▶ [THE TASKS]:
1 – Decide whether each statement below agrees with the First BanCorp preferred stock certificate. For each, answer yes or no and quote the exact words of the certificate that settle it. (a) The Original Certificate of Designations created a series of 425,000 shares. (b) The First Amendment was filed on July 16, 2010. (c) The Board of Directors adopted the resolution on March 29, 2011.
2 – Continue the First BanCorp preferred stock certificate from the point where it stops.

— Start of EXCERPTED TEXT —

FIXED RATE CUMULATIVE MANDATORILY CONVERTIBLE
PREFERRED STOCK, SERIES G

OF

FIRST BANCORP

First BanCorp, a corporation organized and existing under the laws of the Commonwealth of Puerto Rico (the “Corporation”), in accordance with the provisions of the Puerto Rico General Corporation Law of 1995, as amended, does hereby certify:

On July 16, 2010, the Corporation filed with the Secretary of State for the Commonwealth of Puerto Rico a Certificate of Designations of Fixed Rate Cumulative Mandatorily Convertible Preferred Stock, Series G (the “Original Certificate of Designations”) that created a series of 425,000 shares of Preferred Stock of the Corporation designated as “Fixed Rate Cumulative Mandatorily Convertible Preferred Stock, Series G” (the “Designated Preferred Stock”). On December 1, 2010, the Corporation filed with the Secretary of State for the Commonwealth of Puerto Rico a First Amendment to Certificate of Designations (the Original Certificate of Designations, as amended by the First Amendment, being the “Certificate of Designations”). The board of directors of the Corporation (the “Board of Directors”), in accordance with the Restated Articles of Incorporation, as amended, and the Amended and Restated Bylaws of the Corporation and applicable law, adopted the following resolution on March 29, 2011, amending the terms and conditions applicable to the Designated Preferred Stock.

— End of EXCERPTED TEXT —
— Start of RAW DATA —

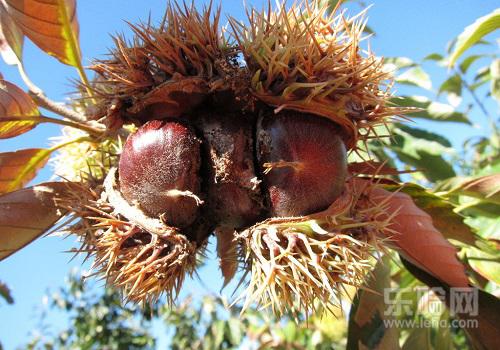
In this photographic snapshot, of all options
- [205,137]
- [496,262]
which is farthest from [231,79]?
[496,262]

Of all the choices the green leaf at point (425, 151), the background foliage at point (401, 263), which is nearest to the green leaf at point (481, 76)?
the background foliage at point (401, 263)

— End of RAW DATA —
— Start of RAW DATA —

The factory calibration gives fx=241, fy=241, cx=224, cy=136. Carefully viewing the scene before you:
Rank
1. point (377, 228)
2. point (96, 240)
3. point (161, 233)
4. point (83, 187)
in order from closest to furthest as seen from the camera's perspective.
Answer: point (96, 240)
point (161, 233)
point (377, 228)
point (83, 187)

— End of RAW DATA —

▶ [ANSWER SET]:
1 –
(a) Yes: "created a series of 425,000 shares of Preferred Stock of the Corporation"
(b) No: "On December 1, 2010, the Corporation filed with the Secretary of State for the Commonwealth of Puerto Rico a First Amendment to Certificate of Designations"
(c) Yes: "adopted the following resolution on March 29, 2011"

2 –
RESOLVED, that Section 7(a) of the Certificate of Designations is hereby deleted in its entirety and replaced with the following:

(a) Conversion at the Option of the Corporation. Subject to Section 7(b), the Corporation shall have the right, at its option to convert, at any time and from time to time, all or any portion of the Designated Preferred Stock (but in no event less than one share of the Designated Preferred Stock), at any time prior to the date that is fifteen (15) months following the date of the Exchange Agreement (“Early Conversion”), into a number of Shares equal to the product of the then-applicable Conversion Rate and the number of shares of Designated Preferred Stock selected for conversion; provided, however, notwithstanding anything in this Certificate of Designations to the contrary, holders of Designated Preferred Stock shall not be entitled to convert shares of Designated Preferred Stock until the converting holder has first received any applicable Regulatory Approvals. In addition to the number of Shares issuable upon Early Conversion, the holders of shares of Designated Preferred Stock subject to Early Conversion shall have the right to receive (in cash or             shares of Common Stock at the option of the Corporation in accordance with Section 6(e)) any accrued and unpaid dividends on such shares to, but excluding, the Early Conversion Date (including, if applicable, as provided in Section 3(a) above, dividends on such amount), regardless of whether any dividends are actually declared.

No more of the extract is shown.